If you’re an Optus customer, Wednesday was a day you’d probably rather forget.
It certainly was for the ACT Government. The so-far unexplained outage felled services from Access Canberra contact centres to waste management and mental health care access.
Triple zero calls from mobiles were unaffected, although emergency calls from landlines were inoperable.
The outage affected up to 10 million Australians and was also characterised by near silence from Optus itself. Communications minister Michelle Rowland made it plain she was not happy with the lack of explanations, reassurance or engagement from CEO Kelly Bayer Rosmarin.
Presumably, the CEO, who was also at the helm during last year’s Optus data breach, was thinking more about the shareholders than the customers when she chose to remain tight-lipped.

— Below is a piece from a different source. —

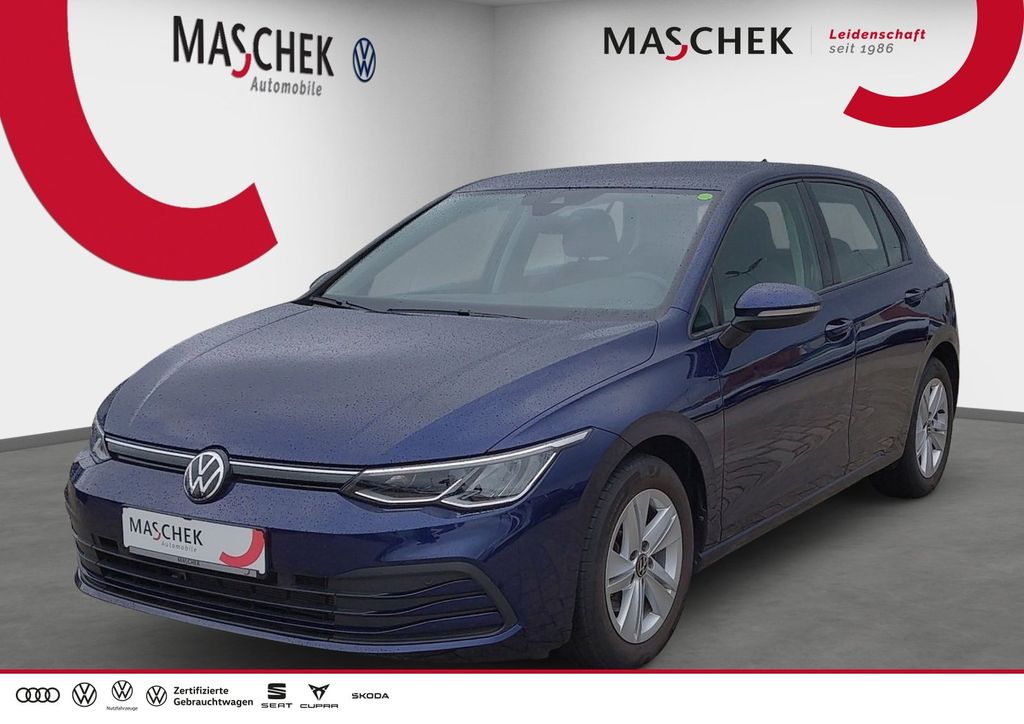Volkswagen Golf 2022 г. Синий, пробег 59600 км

So how can what appears to be a fault deep in the core of the system bring down almost half the country’s communications network?

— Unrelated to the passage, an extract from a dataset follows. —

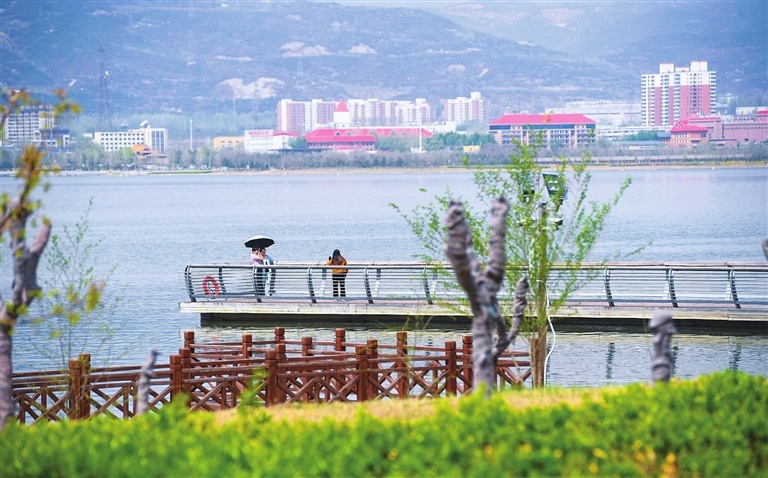 晋阳湖公园东岸景观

Telecommunications constant Paul Budde says it shouldn’t happen: telcos should have redundancies built in and the capacity to operate parallel, unlinked systems that could be switched in the event of a major outage.
Bushfire-affected areas now have roaming capacity that enables users to switch networks, but this capacity could be extended across all areas to mitigate the effects of other natural disasters, including floods, cyclones or even human-generated events like the Optus outage.
That would, of course, cost money, and in a competitive environment, telcos have resisted the level of investment that would require, resisting suggestions around sharing their infrastructure more widely than they already do.
But how can they justify that stance? Telecommunications are more than a consumer choice or a business option. As Wednesday’s outage demonstrated, they’re of critical importance to the economy, our safety and wellbeing.
And these are not rare events: over the past few years, there have been several mass outages, let alone the constant risk posed by system hacking.
Telstra once operated under the universal service obligation, which was replaced in 2018 with the universal service guarantee, to provide fixed voice services to premises in Australia on reasonable request.
Is it now time for the federal government to step in and ensure all networks are fit for purpose when the consequences of failure can be, literally, life-threatening?
This is an even more urgent issue in regional areas, which are always poorly served by telecommunications networks. When Telstra promises you they cover 96 per cent of Australians, they mean exactly that – people, not geography.
Optus is largely useless in rural Australia, and despite endless rollouts of mobile towers, there are plenty of rural and regional areas where coverage is patchy at best or non-existent at worst.
It’s a recipe for disaster in a changing climate where extreme weather events are predicted to rise and communities increasingly depend on mobile communications.
Paul Budde makes the argument that government responses over the past few decades have been a patchwork of short-term solutions and bandaids: mobile towers, subsidies for boosting coverage and the like.
He suggests a better option would be a levy on telcos, yielding investment that would fund ongoing investment in a system that would be disaster-proof, ensure system maintenance and meet service obligations.
Healthy market competition is a good thing in general. But where lives, wellbeing and community safety are at stake, there has to be a better way to ensure we all stay connected.